Ermentrout and Rinzel (1984) developed a model for firefly flashing.

  • The basic model suggests that a firefly will flash regularly without stimulus (\(\dot{\theta} = \omega_f\)).

  • With a flashing stimulus that flashes at its own rate (\(\dot{\Theta} = \Omega_s\)), the firefly will attempt to synchronize with the stimulus.

That model is given by

\[\dot{\phi} = \dot{\theta}-\dot{\Theta} = (\omega_f - \Omega_s) - A\sin(\Theta - \theta)\]
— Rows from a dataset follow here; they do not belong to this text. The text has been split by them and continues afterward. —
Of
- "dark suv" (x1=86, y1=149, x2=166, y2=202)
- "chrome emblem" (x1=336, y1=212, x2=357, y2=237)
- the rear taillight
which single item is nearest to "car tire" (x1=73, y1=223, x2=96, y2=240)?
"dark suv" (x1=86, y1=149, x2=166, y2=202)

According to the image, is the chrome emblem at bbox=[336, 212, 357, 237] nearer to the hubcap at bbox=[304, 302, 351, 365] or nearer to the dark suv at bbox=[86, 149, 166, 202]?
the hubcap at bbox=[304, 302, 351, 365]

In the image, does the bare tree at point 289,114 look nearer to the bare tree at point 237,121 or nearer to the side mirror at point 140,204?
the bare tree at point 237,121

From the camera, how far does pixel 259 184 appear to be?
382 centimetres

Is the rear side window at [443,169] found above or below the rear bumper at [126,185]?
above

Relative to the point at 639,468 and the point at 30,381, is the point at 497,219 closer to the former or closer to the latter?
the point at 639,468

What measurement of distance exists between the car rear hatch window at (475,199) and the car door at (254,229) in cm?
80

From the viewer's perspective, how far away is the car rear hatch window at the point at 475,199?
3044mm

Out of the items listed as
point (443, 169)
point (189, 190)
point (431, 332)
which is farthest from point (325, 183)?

where the \(\phi\) is the difference in the phases (\(\theta\), firefly; \(\Theta\), stimulus) is critical to the model as is the ability of the firefly to synchronize is given by \(A\).

Firefly Synchronization#

It is typical to rescale nonlinear equations to seek natural units. In this case, we choose a dimensionless time,

\[\tau = At\]

and a dimensionless phase difference,

\[\mu = \frac{\omega_f - \Omega_s}{A}\]

Which gives the dimensionless equation for the phase difference \(\phi = \Theta - \theta\):,

\[\dfrac{d\phi}{d\tau} = \mu - \sin(\phi)\]

Clicker Question 19-1#

Consider the dimensionless equation for the phase difference \(\phi = \Theta - \theta\):

\[\dfrac{d\phi}{d\tau} = \mu - \sin(\phi)\]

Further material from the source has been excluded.